Just tell them ‘I'm so sorry I don't know how to do it’. You've been trained, we have all our mandatory trainings for every year.
You've got the BLS, you've got the manual handling, you've been trained not to do things that you're not competent with.
Please do yourself a favour and ask, especially when it comes to drugs and medication.
Also, speaking about competency, when it comes to drugs and medication I'm hoping that whoever is watching this, this is not happening in your placement.
You're not allowed to prescribe drugs or even administer drugs to patients without being supervised by our mentors because we as nurses are being trained to cover our backs, not only are we asked to write down everything we've done because that's our evidence but also before you do things make sure that you have someone watching you.

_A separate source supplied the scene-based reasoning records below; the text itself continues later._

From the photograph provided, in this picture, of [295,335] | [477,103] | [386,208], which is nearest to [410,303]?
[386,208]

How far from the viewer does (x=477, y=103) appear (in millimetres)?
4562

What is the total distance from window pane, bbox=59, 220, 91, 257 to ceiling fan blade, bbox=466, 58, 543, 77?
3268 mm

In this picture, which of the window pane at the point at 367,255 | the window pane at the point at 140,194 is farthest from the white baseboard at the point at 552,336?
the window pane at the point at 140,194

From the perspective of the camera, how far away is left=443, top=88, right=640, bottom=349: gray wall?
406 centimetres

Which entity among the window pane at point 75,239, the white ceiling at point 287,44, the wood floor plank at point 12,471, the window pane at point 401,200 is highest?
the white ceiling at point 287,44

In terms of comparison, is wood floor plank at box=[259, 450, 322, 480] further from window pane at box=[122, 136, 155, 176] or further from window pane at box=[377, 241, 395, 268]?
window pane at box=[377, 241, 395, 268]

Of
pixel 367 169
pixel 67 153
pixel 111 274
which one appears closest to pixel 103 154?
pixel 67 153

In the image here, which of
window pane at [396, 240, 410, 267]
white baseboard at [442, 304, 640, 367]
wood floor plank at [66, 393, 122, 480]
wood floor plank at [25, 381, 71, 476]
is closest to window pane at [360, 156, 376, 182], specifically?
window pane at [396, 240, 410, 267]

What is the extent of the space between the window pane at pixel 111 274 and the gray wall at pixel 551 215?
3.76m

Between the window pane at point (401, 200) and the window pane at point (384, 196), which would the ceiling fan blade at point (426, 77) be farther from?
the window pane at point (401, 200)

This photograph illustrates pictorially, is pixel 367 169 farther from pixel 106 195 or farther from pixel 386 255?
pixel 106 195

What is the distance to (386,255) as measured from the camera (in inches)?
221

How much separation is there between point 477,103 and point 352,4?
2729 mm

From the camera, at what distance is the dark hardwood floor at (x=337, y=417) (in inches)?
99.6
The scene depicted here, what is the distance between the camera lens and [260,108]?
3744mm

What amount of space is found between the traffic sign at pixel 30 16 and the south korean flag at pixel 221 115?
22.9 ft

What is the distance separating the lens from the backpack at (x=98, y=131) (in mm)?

You have someone who's approving of you to do the things you’re meant to do.
Let me give you an instance.
I was in a cardiac ward for my last placement and the patient came from A&E.
This wasn't my patient, I was actually in triage. So a triage would just get the patients in and then they go into the wards where the nurses actually sorts them out.
A doctor comes to me and she's like take the patient's drugs, give it to the nurse and tell the nurse to administer this medication.
Now I don't know much about the patient, I'm just doing the paperwork so I've gone to the nurse 'give it to her left'.
She comes up to me like five minutes later she's like ‘oh Eniola can you take this back and tell her that I cannot administer this medication’ I said ‘why, what's wrong?’ and she was like ‘in the ambulance that patients actually be given a higher dose of the same medication that she's asking but in a stronger form’.
I thought, imagine if the nurse had given that patient that medication - do you know how messy that is?!
I know that some people feel pressured when on placement. They'll be able to show that they are schooled and that, but get into the habit of doing things the right way.
Liaise with the multidisciplinary team
The last thing I'll say for placement is for you to use your resources.
I remember that every time I'm on placement all the nurses there are like ‘Eniola, have you been to this other ward? Have you been anywhere apart from our ward where you've been placed?’ and I'm like ‘no, I haven't had anything I don't know anything’.
This is your only opportunity to learn as much as you can whilst on placement.
You use the resources whilst you're here. Talk to the doctors, talk to other nurses that come in or the multidisciplinary team in that ward.
Make sure you speak to them ask questions, that's why you’re on placement.
You're not just there to be an HCA, you're not just there to be an extra helping hand.
Go to other nearby Ward's work there for a day, speak to their HCA's and ask them questions. You've got the physios and the occupational therapists, spend the day with them!
You've got the specialist nurses; come spend a day with them. You've got different people coming into the ward make sure you literally speak to them.
Use your resources because you’ve only got one chance, you need to use it right!
I hope that this video has been quite insightful for those who are in placement. I just wanted to talk to you guys about what I've learned so far!